* Trecho fornecido *
__________________________________________________

No dia 25 de fevereiro do ano 2000, no contexto de sua peregrinação aos lugares da história da salvação por ocasião do Grande Jubileu, o Papa João Paulo II celebrou a Santa Missa na cidade do Cairo (Egito).
Como podemos deduzir da sua homilia, foi celebrada uma Missa votiva em honra da Sagrada Família, recordando particularmente a tradição de sua estadia no Egito.
Missa no Egito
Homilia do Papa João Paulo II
Palácio dos Esportes, Cairo
25 de fevereiro de 2000
1. “Do Egito
chamei o Meu Filho” (Mt 2,15).
O Evangelho de
hoje recorda-nos a fuga da Sagrada Família para o Egito, onde veio buscar
refúgio. “Um anjo do Senhor apareceu em sonhos a José, e disse-lhe: ‘Levanta-te,
toma o Menino e Sua Mãe, foge para o Egito e fica lá até que eu te avise, pois
Herodes procurará o Menino para O matar’” (Mt 2,13). Desta maneira, Cristo “que se
fez homem a fim de tornar o homem capaz de receber a divindade” (Santo Atanásio
de Alexandria, Contra os
arianos, 2, 59), quis refazer o percurso que foi o do chamamento divino, o
caminho que o seu povo tinha empreendido, a fim de que todos os seus membros se
tornassem filhos no Filho. “E ele (José) levantou-se, de noite, tomou o Menino
e Sua mãe e partiu para o Egito, permanecendo ali até à morte de Herodes. Assim
se cumpriu o que o Senhor anunciou pelo profeta: ‘Do
Egito chamei o Meu Filho’” (Mt 2,14-15). A Providência conduzia Jesus
pelos caminhos que outrora os israelitas tinham percorrido rumo à terra
prometida, sob o sinal do cordeiro pascal, celebrando a Páscoa. Também Jesus, o
Cordeiro de Deus, foi chamado do Egito pelo Pai, para cumprir em Jerusalém a
Páscoa da aliança nova e irrevogável, a Páscoa definitiva, a Páscoa que dá ao
mundo a salvação.

__________________________________________________

* Segmento de dados *
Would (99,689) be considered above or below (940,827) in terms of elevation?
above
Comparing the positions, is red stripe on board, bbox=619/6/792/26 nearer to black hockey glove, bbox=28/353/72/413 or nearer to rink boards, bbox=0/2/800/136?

__________________________________________________

* Desafio A *
Segundo o trecho sobre a homilia no Cairo, em que data o Papa João Paulo II celebrou a Santa Missa naquela cidade?
* Desafio B *
Reescreva tudo de "No dia 25 de" até "do Cairo (Egito)." no trecho sobre a homilia no Cairo, trocando "peregrinação" por "viagem".
* Desafio C *
Prossiga com o trecho sobre a homilia no Cairo a partir da última frase apresentada.

* Resposta esperada A *
Em 25 de fevereiro de 2000.

* Resposta esperada B *
No dia 25 de fevereiro do ano 2000, no contexto de sua viagem aos lugares da história da salvação por ocasião do Grande Jubileu, o Papa João Paulo II celebrou a Santa Missa na cidade do Cairo (Egito).

* Resposta esperada C *
2. “Do Egito
chamei o Meu Filho”. Assim fala o Senhor, que fez sair o seu povo da condição
de escravidão (cf. Ex 20,2), para concluir com ele no Monte
Sinai uma aliança. A festa da Páscoa permanece para sempre a lembrança desta
libertação. Ela comemora este evento, que continua presente na memória do povo
de Deus. Quando partiram para a sua longa caminhada, sob a guia de Moisés, os
israelitas não pensavam que a sua peregrinação através do deserto até à terra
prometida devesse durar quarenta anos. O próprio Moisés, que conduzira o seu
povo fora do Egito e o guiara durante todo aquele tempo, não entrou na terra
prometida. Antes de morrer, contemplou-a do alto do monte Nebo e depois confiou
o povo a Josué, seu sucessor.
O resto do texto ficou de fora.